■ DATASET EXTRACT ■
----------------------------------------

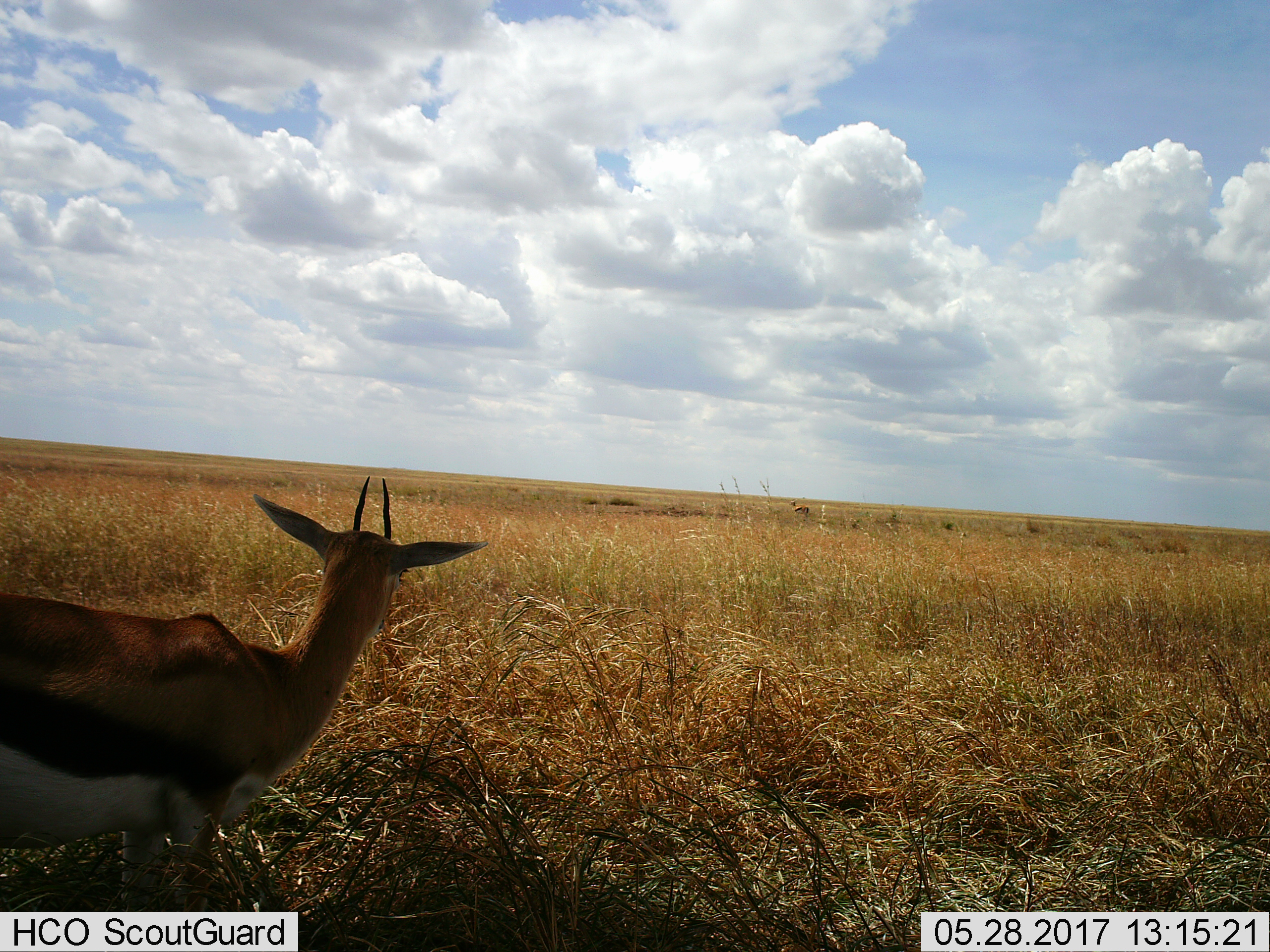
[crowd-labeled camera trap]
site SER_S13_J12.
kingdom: Animalia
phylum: Chordata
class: Mammalia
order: Artiodactyla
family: Bovidae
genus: Eudorcas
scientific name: Eudorcas thomsonii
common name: thomson's gazelle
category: gazellethomsons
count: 2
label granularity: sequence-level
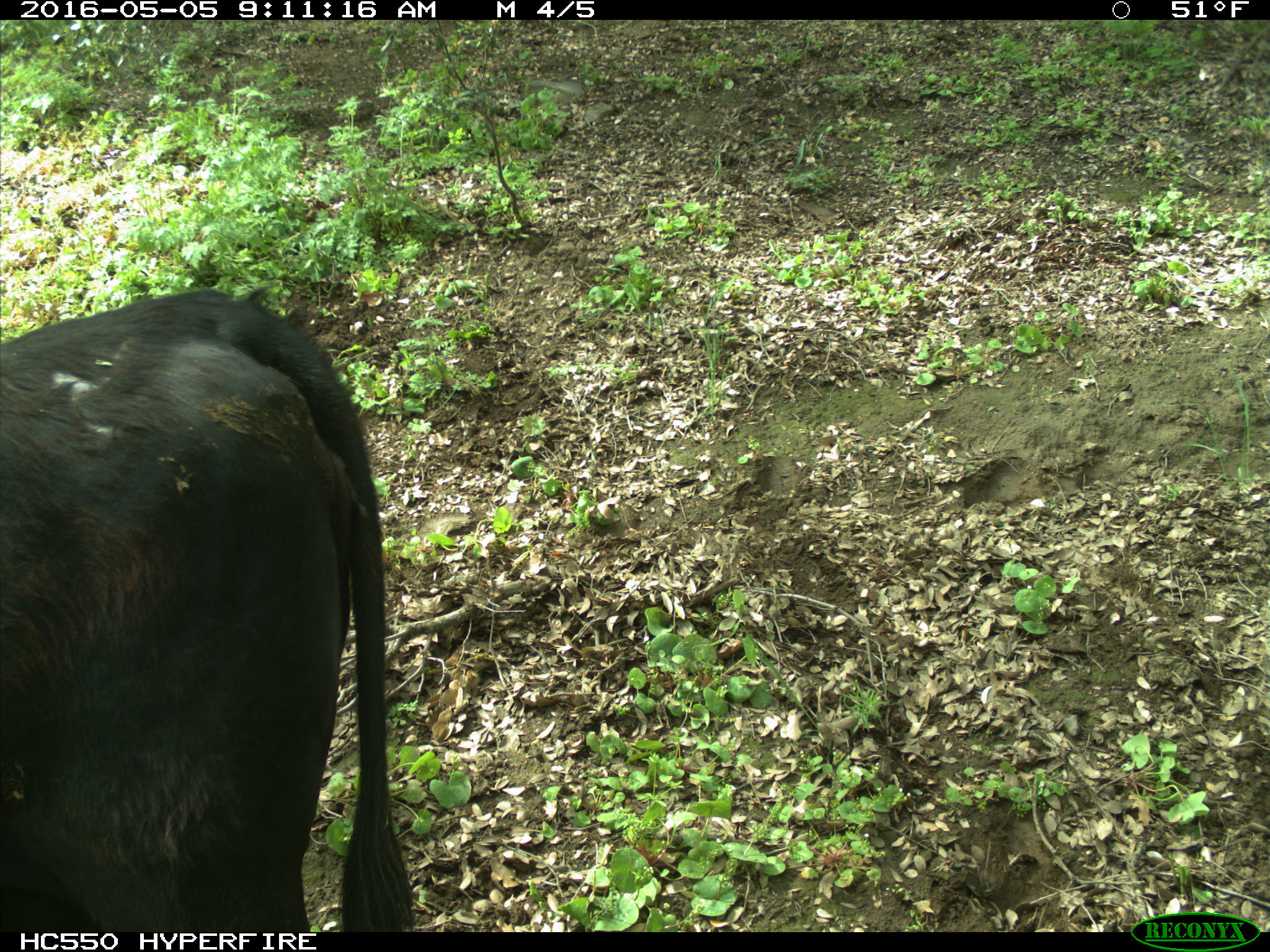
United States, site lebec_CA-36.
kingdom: Animalia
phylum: Chordata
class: Mammalia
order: Artiodactyla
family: Bovidae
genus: Bos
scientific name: Bos taurus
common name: domestic cow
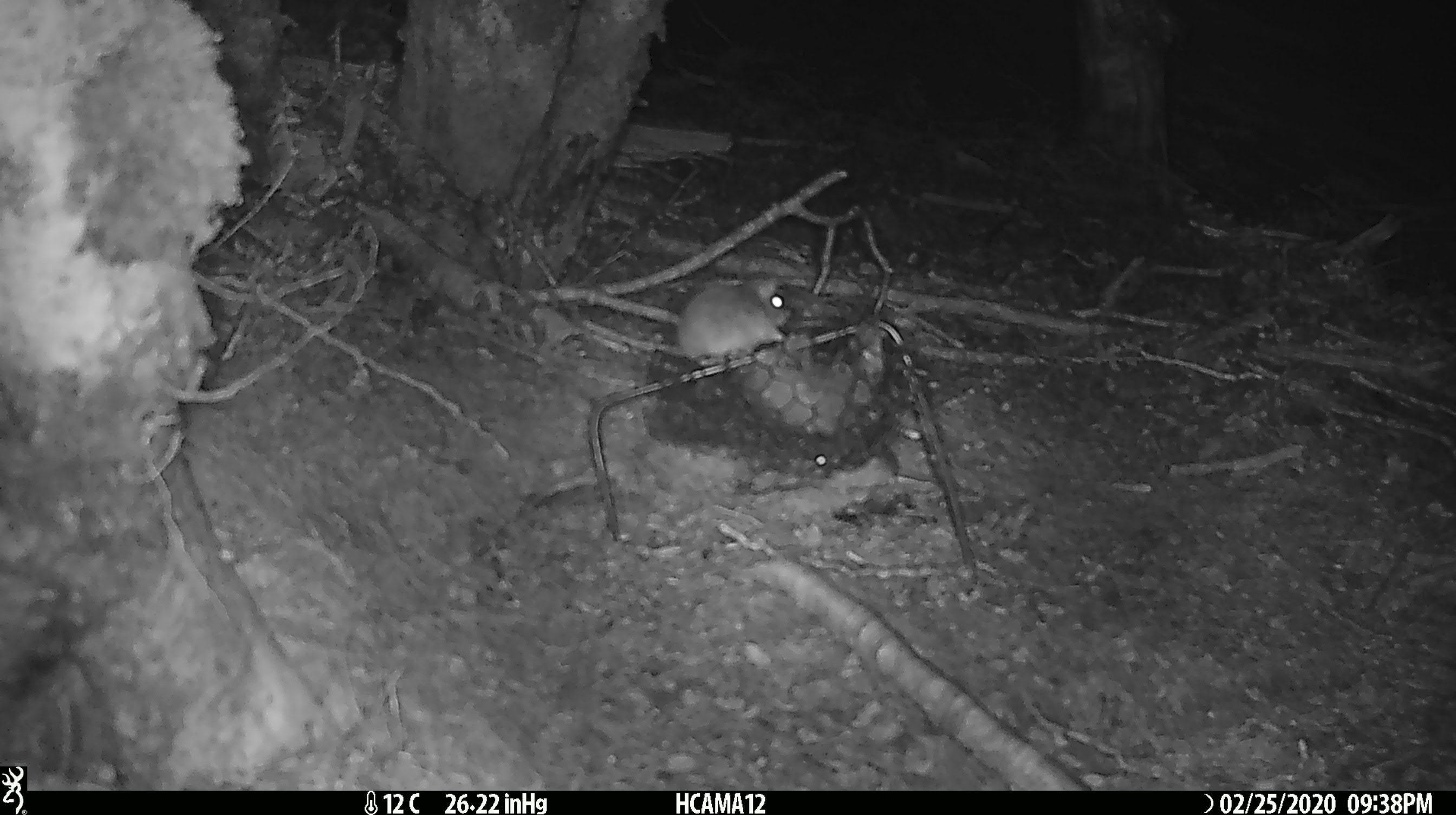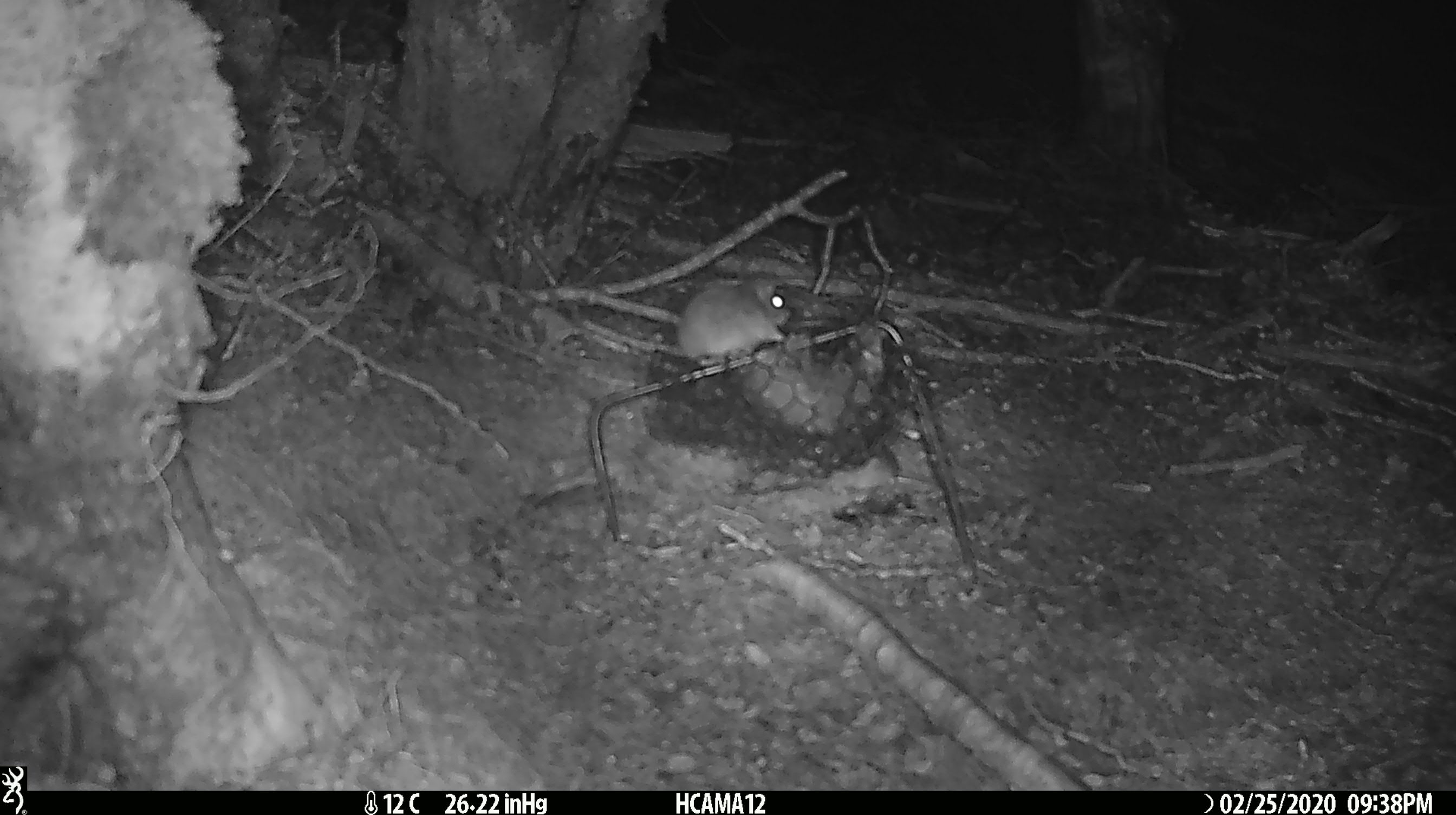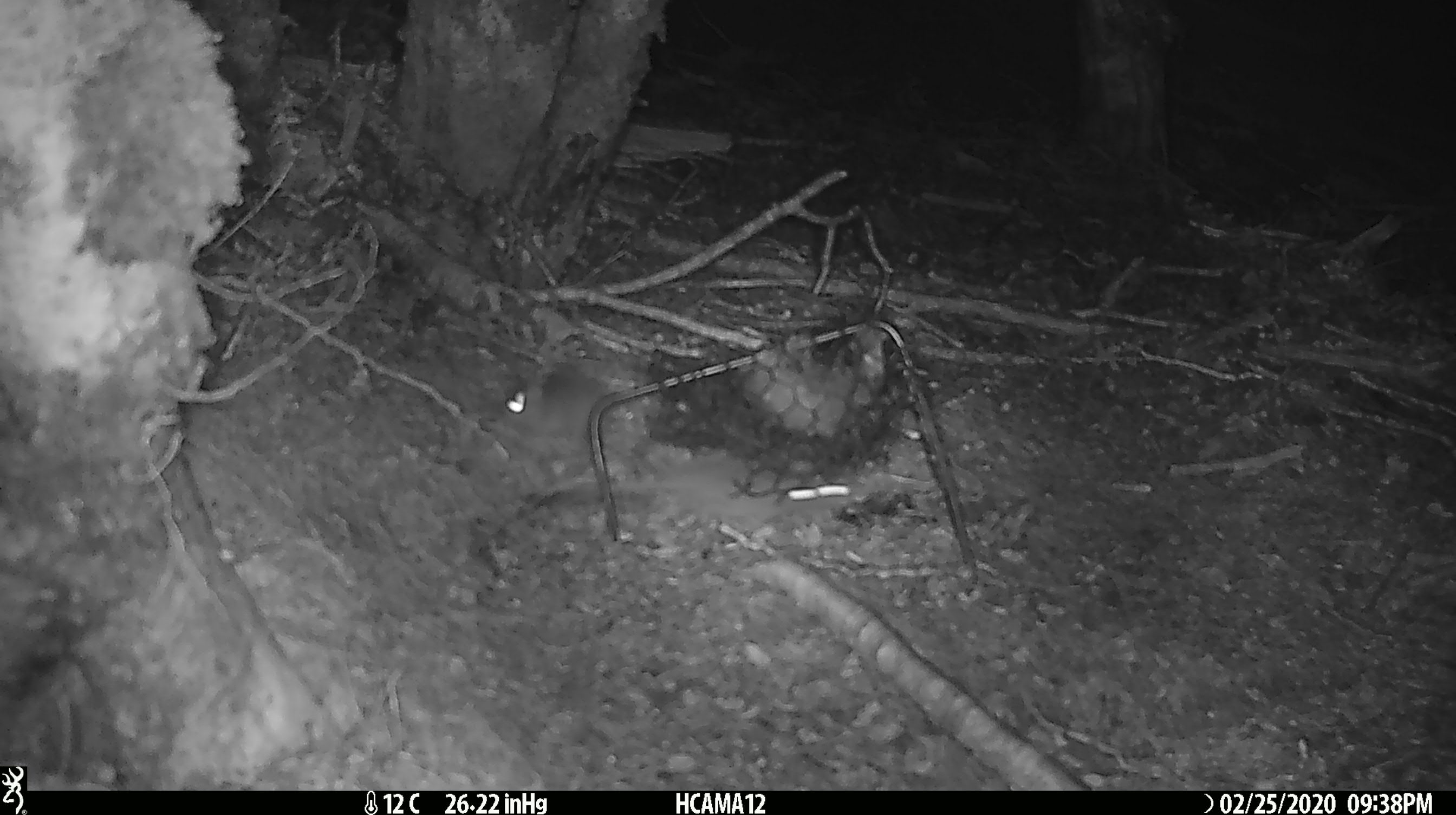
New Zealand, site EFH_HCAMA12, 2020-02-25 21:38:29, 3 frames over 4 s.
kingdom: Animalia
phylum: Chordata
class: Mammalia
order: Rodentia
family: Muridae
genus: Mus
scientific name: Mus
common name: mouse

----------------------------------------

■ TASK DESCRIPTION ■
Output precisely the lines in the material above from the line containing "site SER_S13_J12." through its last line, and omit pictures.

■ THE COMPLETED TASK ■
site SER_S13_J12.
kingdom: Animalia
phylum: Chordata
class: Mammalia
order: Artiodactyla
family: Bovidae
genus: Eudorcas
scientific name: Eudorcas thomsonii
common name: thomson's gazelle
category: gazellethomsons
count: 2
label granularity: sequence-level
United States, site lebec_CA-36.
kingdom: Animalia
phylum: Chordata
class: Mammalia
order: Artiodactyla
family: Bovidae
genus: Bos
scientific name: Bos taurus
common name: domestic cow
New Zealand, site EFH_HCAMA12, 2020-02-25 21:38:29, 3 frames over 4 s.
kingdom: Animalia
phylum: Chordata
class: Mammalia
order: Rodentia
family: Muridae
genus: Mus
scientific name: Mus
common name: mouse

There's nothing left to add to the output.